4.3 Additional Smart Functions to Close the Loop

In most scenarios, people are concerned about outsider-originated DDoS attacks against their networks or systems. However, internal hosts or servers can also be used without their knowledge as the source of attacks against external targets. When attacking a target, these compromised or controlled hosts not only consume their own resources but also occupy the uplink bandwidth to prevent other hosts from providing services to users. Therefore, a smart anti-DDoS solution should not only protect internal hosts from being affected by external factors but also be able to accurately locate internal hosts that have been infected based on detection data and smartly block packets sent by them. These additional smart functions close the loop of smart protection and complete the protection system to significantly enhance the value of the smart anti-DDoS solution with smart governance.
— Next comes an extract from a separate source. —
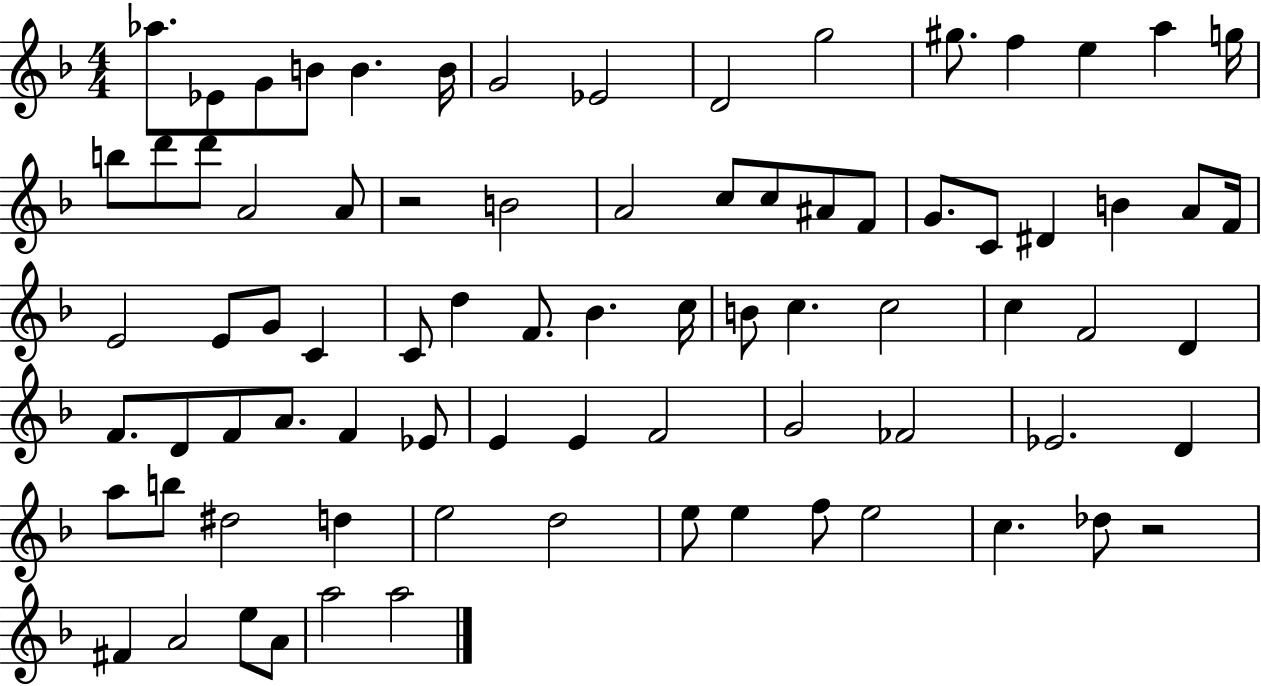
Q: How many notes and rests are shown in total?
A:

Operations monitoring is an integral part of DDoS protection, enabling O&M personnel to have a grip of the attack situation, analyze attacks on an informed basis, and promptly check and harden network security when and where necessary. This will definitely upgrade the response efficiency in DDoS defenses, and more importantly, contribute to a cleaner network environment and safeguard the secure operation of services and hosts across the network. When monitoring and feedback statistics are done smartly, security operations will be more efficient and effective.

  1. Sumup

Frost & Sullivan, in one of its analysis reports, points out that motives of launching DDoS attacks are varied, including political venting, competition for profits, and show-off of skills. It is impossible for us to know every possible reason behind these attacks. However, by using feasible technical methods and analyzing the technical development pattern, we can understand the DDoS attack landscape and propose options for addressing the current and future attacks.

DDoS attacks are becoming increasingly sophisticated for the following reasons:

(1) The development of the Internet gives rise to new attack types so that attackers can use a mix of various methods to confuse defenders and then cause damage.
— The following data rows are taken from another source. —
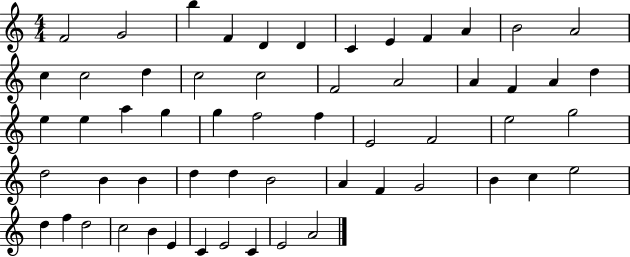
X:1
T:Untitled
M:4/4
L:1/4
K:C
F2 G2 b F D D C E F A B2 A2 c c2 d c2 c2 F2 A2 A F A d e e a g g f2 f E2 F2 e2 g2 d2 B B d d B2 A F G2 B c e2 d f d2 c2 B E C E2 C E2 A2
(2) A variety of devices are connected to the network. Yet to mature, they contain a lot of vulnerabilities and backdoors that can be exploited by cyber criminals to launch DDoS attacks. The protocol stack behavior of these smart devices is inconsistent with related standards, which further complicates protection against DDoS attacks.

To effectively address DDoS attacks, we should pool resources from every party concerned to overcome the problems of egress bandwidth saturation caused by high-volume DDoS attacks and delayed technical updates. No product or solution is equipped with all necessary protection capabilities. Therefore, in the face of a complicated DDoS situation, anti-DDoS products and solutions should be flexible and scalable for future possible collaboration with other devices to defeat multi-vector attacks of various forms.

A smart DDoS scrubbing solution is of crucial importance to DDoS defenses. DDoS attacks are aimed at disrupting services, so business continuity and stability is a key indicator to measure the quality of protection. DDoS attacks keep changing in their patterns and their launch time is unpredictable. In this context, only with fast response, prompt judgment, and proper adjustment can we head towards a sure victory. This requires the anti-DDoS solution to adopt a smart mechanism for all-round monitoring, proper policy adjustment, and informed analysis and feedback. Therefore, DDoS protection cannot follow the beaten track. Instead, we should make full use of the big data and artificial intelligence (AI) technology, provide more effective warning and detection solutions, take advantage of cloud scrubbing and threat intelligence, and share threat information with regulatory bodies and security vendors, thereby achieving coordinated defense and win-win cooperation.

When the Internet moves to a higher level, cybersecurity will also enter a new epoch. We should take reality into account while setting our eyes on the future. Only by doing so, can we move faster and forestall attackers.